Wednesday, January 27, 2010

Squirrel Hunting


It was late fall 1968 when my father decided I was old enough to go on my first squirrel hunting expedition with him.

I was a spindly thirteen-year-old.  All of 67 pounds and mostly knees and elbows.  The rifle we carried was an old 12-gauge shotgun that had been handed down through the family.  It had a crude hand carved "H" in the worn wooden stock, presumably for Hillenburg.

We drove over to Spine-Cob (an area also known as East Oolitic) and parked the truck at the top of the hill from Grandma's house where the railroad tracks crossed a narrow gravel road.  There was an old wooden sign that read "Murdock", but no one seemed to know what it meant.  I imagined it was the name of a long since abandoned railroad stop.

We took a right and walked down the tracks and around a bend.  It was here my Grandfather and his friends threw coal from the trains they had jumped earlier so their families would have coal to heat their homes during the Depression.  The spot still shimmered with fine black flakes of coal dust.

Just beyond the bend was a stretch where the barbed wire fence had a broken strand.  Tapping his pipe out, Dad carefully pulled the remaining strands apart so I could squeeze through.  Then he handed the rifle over to me and jumped the fence with ease. 

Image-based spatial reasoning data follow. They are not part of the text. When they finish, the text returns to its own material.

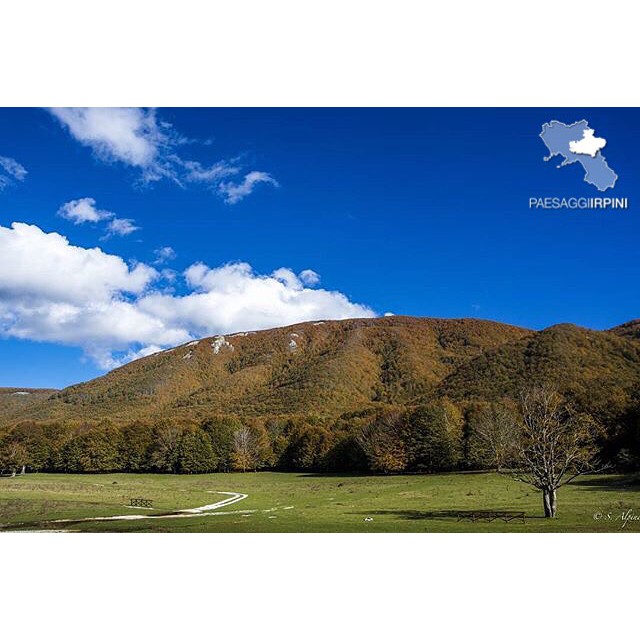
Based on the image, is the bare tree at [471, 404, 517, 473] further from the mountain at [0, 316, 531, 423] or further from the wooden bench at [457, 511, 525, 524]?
the mountain at [0, 316, 531, 423]

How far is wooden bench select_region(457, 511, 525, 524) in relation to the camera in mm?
21484

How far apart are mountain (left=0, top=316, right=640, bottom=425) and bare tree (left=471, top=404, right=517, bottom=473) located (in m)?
11.7

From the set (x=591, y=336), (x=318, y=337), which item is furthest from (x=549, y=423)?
(x=318, y=337)

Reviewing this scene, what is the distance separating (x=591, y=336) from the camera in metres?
83.4

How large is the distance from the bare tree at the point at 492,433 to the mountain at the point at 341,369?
38.2 feet

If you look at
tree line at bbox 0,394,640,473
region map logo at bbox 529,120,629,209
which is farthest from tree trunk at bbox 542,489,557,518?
tree line at bbox 0,394,640,473

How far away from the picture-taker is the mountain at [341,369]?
258 ft

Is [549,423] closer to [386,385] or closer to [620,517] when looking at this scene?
[620,517]

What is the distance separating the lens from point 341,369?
112812mm

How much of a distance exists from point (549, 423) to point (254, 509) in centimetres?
1446

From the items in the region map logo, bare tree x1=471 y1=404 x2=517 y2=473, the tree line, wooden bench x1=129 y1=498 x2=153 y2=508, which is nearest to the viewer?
the region map logo

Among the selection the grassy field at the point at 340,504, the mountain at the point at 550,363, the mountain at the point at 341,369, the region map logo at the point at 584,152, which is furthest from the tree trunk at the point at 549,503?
the mountain at the point at 550,363

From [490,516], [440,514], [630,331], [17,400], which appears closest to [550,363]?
[630,331]

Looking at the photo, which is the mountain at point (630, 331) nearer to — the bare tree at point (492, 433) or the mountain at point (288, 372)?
the mountain at point (288, 372)
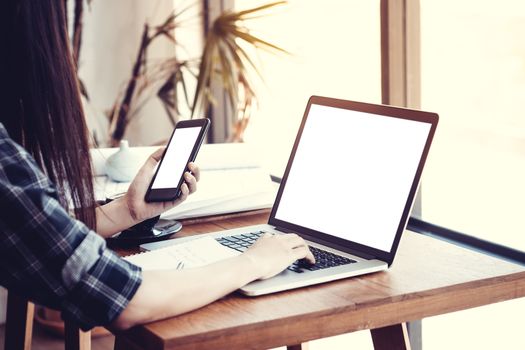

Once we crossed the small meadow leading over to the hickory grove we surveyed the area.  Nut "cuttings" littered the ground.  This was a good sign.

We situated ourselves in front of a huge tree where we could both sit comfortably with our backs against it with a full view of the rest of the grove.  There we sat silently waiting for a squirrel to appear.

It wasn't before long the motion of the leaves mesmerized me.  Dreamily hypnotized, my mind began to wander.

Suddenly, I felt my father jerk in excitement.  He slowly stretched out his arm and pointed toward the middle of a particularly bushy tree directly in front of us.  I leaned my head against his shoulder and looked up his arm but, try as I might, I couldn't locate the squirrel among all the movement of the leaves.

Sensing his impatience, I finally told him I had seen the squirrel even though I had no clue where it was.

To my surprise, he handed me the rifle!  It took all my strength to lift the gun in the general direction he had originally pointed.  The longer I held it there, hoping the squirrel would move so I could see it, the more the gun began to waver.   My father slid his finger under the barrel to steady it.

"Do you have him in you sights?" he whispered.

"Yep," I responded, still anxiously searching the tree.

"Now, don't pull the trigger...squeeze it gently."  His finger still was supporting the barrel.

The moment of truth had arrived.  Do I stop and tell him I don't see it and risk aggravating him or go ahead and shoot knowing that since it was my first time a miss would almost be expected?

I closed my left eye tightly and squeezed . . . KAPOW!

The rifle kicked against my shoulder, sailed completely over my head, and landed behind me.  I fell flat on my back from the impact.

My father kept his eye on the tree and watched as the unsuspecting squirrel hit the ground with a thud!

Incredible!  A perfect shot. 
No buckshot in the body.  It was dead instantly he said.  "Couldn't have done it better myself," he beamed.

It wasn't until my graduation from college, upon which my father presented me with my very own Marlin semi-automatic .22 caliber rifle as a graduation gift, that I finally told him the truth about that day.